• _Aim of the task_
How many lines of the listing below contain the string "instances", with case counting? Give only the number.

[Data records]
━━━━━━━━━━
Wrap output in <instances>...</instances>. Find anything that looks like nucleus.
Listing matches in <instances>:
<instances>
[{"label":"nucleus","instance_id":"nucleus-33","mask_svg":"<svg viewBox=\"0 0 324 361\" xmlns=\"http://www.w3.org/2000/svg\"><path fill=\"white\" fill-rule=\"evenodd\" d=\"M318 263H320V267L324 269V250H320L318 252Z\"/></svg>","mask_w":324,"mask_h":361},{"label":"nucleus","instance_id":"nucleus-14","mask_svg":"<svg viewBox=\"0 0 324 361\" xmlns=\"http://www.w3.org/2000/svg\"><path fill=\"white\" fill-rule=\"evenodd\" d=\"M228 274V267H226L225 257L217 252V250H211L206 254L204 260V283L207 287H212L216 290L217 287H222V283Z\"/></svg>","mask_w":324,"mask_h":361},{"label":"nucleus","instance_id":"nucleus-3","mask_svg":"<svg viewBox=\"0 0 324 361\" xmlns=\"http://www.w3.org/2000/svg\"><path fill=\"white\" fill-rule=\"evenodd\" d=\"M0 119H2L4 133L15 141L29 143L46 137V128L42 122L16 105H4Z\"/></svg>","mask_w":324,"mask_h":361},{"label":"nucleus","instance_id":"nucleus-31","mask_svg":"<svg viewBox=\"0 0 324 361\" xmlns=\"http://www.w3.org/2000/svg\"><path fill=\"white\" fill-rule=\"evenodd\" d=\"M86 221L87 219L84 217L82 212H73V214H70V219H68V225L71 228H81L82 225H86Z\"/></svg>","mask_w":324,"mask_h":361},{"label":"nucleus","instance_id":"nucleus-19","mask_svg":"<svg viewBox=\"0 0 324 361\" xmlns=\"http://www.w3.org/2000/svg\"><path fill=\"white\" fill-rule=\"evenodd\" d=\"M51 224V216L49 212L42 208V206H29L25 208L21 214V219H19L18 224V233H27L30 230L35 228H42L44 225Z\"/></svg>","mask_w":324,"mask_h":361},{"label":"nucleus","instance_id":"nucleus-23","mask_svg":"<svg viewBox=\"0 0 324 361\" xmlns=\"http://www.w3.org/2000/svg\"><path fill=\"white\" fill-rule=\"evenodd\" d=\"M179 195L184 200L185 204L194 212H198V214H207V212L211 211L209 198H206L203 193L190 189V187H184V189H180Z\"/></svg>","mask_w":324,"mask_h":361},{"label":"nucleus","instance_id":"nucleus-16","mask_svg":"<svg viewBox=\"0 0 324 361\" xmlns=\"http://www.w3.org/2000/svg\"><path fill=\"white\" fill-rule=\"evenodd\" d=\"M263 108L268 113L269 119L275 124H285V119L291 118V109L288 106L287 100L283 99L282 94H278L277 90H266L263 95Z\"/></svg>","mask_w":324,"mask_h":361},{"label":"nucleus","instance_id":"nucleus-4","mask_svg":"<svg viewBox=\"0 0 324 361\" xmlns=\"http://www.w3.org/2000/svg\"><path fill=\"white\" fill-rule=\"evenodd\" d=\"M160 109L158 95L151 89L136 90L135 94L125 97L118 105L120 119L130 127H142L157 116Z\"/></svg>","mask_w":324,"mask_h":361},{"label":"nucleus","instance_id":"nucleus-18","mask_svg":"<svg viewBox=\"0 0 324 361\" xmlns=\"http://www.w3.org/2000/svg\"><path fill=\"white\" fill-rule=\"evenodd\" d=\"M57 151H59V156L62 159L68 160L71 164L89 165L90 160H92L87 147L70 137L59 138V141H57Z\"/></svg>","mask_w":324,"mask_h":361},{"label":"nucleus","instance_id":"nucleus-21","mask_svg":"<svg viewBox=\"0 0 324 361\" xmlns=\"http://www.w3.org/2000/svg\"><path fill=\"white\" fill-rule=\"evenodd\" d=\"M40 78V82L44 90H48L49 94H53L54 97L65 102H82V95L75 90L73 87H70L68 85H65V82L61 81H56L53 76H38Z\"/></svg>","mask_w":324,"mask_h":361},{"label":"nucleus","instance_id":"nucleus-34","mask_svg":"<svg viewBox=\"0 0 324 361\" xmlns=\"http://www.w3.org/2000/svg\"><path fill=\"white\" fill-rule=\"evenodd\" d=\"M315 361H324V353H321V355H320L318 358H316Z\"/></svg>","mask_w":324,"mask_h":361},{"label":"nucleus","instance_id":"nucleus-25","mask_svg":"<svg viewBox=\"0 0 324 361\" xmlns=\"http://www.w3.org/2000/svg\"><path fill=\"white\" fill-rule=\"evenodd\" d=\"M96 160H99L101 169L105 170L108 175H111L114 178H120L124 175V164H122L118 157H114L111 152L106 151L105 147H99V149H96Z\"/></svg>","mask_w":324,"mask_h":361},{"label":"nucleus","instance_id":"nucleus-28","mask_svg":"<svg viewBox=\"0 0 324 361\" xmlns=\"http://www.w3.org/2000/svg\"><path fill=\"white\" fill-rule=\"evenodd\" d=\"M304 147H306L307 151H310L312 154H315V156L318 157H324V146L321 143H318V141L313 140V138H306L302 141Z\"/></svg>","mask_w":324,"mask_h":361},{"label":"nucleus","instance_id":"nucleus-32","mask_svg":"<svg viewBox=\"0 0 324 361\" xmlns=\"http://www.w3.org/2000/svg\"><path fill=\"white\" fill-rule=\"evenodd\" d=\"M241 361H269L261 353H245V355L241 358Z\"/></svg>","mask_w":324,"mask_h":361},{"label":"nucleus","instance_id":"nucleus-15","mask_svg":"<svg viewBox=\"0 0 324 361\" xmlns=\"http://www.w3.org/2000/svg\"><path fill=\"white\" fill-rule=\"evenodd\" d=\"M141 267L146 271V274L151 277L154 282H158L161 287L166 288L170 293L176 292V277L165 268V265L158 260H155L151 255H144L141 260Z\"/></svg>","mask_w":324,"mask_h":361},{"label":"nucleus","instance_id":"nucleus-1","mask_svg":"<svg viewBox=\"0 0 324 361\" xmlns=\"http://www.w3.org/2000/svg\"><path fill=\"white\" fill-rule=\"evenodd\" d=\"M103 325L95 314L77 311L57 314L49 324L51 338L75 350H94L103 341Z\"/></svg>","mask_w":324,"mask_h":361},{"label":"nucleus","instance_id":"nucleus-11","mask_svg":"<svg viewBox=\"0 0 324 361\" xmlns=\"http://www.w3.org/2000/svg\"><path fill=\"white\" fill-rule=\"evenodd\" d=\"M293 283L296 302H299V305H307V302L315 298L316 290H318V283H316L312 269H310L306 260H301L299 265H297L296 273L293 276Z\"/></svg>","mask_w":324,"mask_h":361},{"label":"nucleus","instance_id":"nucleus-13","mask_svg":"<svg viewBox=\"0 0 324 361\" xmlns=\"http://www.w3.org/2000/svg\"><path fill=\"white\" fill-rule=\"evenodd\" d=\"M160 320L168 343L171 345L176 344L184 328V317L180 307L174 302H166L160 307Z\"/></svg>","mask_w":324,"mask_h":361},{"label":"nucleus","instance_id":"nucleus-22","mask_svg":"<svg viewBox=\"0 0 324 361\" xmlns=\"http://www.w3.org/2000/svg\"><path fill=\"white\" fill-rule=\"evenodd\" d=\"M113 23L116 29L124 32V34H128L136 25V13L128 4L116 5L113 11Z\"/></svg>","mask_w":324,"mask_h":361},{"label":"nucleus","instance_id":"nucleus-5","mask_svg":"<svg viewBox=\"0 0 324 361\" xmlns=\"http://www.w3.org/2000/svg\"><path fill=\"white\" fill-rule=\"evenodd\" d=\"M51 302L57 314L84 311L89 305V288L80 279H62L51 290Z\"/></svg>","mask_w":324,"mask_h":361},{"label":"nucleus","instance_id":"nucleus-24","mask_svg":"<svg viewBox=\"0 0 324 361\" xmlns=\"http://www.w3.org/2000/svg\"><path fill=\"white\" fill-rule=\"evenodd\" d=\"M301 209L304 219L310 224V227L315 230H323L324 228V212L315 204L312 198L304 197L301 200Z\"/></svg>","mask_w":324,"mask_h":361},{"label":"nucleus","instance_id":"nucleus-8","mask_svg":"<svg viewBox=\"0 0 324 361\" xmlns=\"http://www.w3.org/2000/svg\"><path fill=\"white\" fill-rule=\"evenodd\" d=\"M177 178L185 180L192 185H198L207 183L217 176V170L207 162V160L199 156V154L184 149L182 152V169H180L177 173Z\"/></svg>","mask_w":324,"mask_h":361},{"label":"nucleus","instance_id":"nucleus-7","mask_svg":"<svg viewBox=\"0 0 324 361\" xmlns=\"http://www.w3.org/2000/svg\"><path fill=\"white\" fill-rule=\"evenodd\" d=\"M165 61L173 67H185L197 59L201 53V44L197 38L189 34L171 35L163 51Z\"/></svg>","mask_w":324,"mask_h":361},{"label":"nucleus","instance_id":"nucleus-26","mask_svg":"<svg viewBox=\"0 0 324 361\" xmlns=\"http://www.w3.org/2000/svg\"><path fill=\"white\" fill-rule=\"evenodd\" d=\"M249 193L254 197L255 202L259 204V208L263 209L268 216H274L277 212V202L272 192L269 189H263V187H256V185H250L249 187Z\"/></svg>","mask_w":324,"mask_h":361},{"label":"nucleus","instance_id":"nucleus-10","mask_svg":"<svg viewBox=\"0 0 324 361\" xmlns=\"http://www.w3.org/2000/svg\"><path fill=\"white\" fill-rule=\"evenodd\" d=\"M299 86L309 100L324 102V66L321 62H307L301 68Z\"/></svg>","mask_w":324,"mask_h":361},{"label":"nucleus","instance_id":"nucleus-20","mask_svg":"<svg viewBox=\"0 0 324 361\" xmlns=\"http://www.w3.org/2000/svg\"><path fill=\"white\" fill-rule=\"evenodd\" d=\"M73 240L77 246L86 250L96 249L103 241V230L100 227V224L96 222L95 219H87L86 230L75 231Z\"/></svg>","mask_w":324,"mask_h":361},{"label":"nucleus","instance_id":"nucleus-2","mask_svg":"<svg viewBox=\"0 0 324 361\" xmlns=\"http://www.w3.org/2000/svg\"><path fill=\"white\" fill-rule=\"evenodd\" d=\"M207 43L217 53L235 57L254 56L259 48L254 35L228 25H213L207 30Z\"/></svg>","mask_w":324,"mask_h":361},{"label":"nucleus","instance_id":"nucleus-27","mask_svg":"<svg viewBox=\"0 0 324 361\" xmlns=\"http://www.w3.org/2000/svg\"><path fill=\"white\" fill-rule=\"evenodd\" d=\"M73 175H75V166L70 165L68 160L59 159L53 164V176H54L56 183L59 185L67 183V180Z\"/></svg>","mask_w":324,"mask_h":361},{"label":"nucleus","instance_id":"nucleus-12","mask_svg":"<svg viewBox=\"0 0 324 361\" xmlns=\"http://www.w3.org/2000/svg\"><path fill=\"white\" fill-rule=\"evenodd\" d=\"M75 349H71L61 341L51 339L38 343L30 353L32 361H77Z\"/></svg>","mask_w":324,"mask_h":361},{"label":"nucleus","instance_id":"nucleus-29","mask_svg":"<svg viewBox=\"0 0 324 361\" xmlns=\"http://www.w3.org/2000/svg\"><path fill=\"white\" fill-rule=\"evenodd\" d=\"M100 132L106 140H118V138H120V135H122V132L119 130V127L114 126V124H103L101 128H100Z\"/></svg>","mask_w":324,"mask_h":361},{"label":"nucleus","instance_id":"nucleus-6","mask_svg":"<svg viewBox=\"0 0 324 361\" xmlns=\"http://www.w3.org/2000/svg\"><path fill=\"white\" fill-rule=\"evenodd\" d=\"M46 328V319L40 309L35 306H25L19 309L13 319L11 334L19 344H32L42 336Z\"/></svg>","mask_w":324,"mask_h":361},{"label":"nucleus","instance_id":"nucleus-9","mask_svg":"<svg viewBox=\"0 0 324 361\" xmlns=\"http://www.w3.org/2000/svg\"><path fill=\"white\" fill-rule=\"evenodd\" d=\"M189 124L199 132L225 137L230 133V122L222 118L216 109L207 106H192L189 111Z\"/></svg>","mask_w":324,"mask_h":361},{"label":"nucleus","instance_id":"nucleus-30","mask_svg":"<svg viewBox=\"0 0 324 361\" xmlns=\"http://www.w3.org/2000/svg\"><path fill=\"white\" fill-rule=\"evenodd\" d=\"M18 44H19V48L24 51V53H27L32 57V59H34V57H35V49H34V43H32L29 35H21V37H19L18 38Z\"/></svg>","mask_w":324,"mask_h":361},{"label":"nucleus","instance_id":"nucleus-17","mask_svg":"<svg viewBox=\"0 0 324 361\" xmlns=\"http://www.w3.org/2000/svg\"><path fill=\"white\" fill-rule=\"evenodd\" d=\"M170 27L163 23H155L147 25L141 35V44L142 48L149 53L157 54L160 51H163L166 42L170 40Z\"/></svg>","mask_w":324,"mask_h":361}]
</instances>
━━━━━━━━━━
• _Written reply_
4